▶ **Task prompt**
Transcribe each entry below exactly. Pictures do not go in the copy.

>> Start

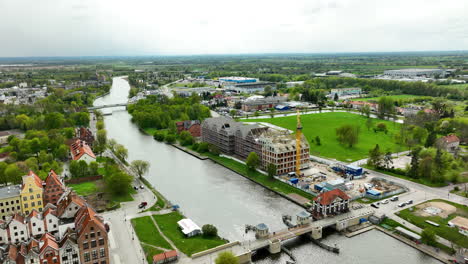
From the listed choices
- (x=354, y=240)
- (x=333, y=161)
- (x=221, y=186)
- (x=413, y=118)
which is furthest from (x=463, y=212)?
(x=413, y=118)

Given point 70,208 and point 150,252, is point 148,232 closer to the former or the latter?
point 150,252

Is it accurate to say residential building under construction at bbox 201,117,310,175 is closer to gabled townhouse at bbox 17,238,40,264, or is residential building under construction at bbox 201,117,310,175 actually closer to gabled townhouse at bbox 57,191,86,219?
gabled townhouse at bbox 57,191,86,219

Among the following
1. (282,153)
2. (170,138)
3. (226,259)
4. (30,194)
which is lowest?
(170,138)

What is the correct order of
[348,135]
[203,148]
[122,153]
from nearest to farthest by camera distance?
[122,153], [348,135], [203,148]

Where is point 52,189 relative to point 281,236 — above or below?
above

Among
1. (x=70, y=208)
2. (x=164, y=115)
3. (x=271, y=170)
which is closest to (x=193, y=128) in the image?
(x=164, y=115)

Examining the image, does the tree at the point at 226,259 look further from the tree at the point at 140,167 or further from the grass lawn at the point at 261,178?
the tree at the point at 140,167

>> End

▶ **Correct output**
From the listed choices
- (x=354, y=240)
- (x=333, y=161)
- (x=221, y=186)
- (x=413, y=118)
which is furthest from (x=463, y=212)?
(x=413, y=118)

Given point 70,208 and point 150,252, is point 148,232 closer to the former or the latter?
point 150,252

Is it accurate to say residential building under construction at bbox 201,117,310,175 is closer to gabled townhouse at bbox 17,238,40,264, or is residential building under construction at bbox 201,117,310,175 actually closer to gabled townhouse at bbox 57,191,86,219?
gabled townhouse at bbox 57,191,86,219

Among the following
1. (282,153)
2. (170,138)
3. (226,259)
4. (30,194)
which is lowest?
(170,138)

What is the correct order of
[348,135]
[203,148]
[122,153]
from nearest to farthest by camera distance?
[122,153], [348,135], [203,148]

Where is point 52,189 relative to point 281,236 — above or below?
above

Among
1. (x=70, y=208)
2. (x=164, y=115)
3. (x=271, y=170)
which is closest to (x=193, y=128) in the image?
(x=164, y=115)

Examining the image, does the tree at the point at 226,259 look further from the tree at the point at 140,167 or further from the grass lawn at the point at 261,178?
the tree at the point at 140,167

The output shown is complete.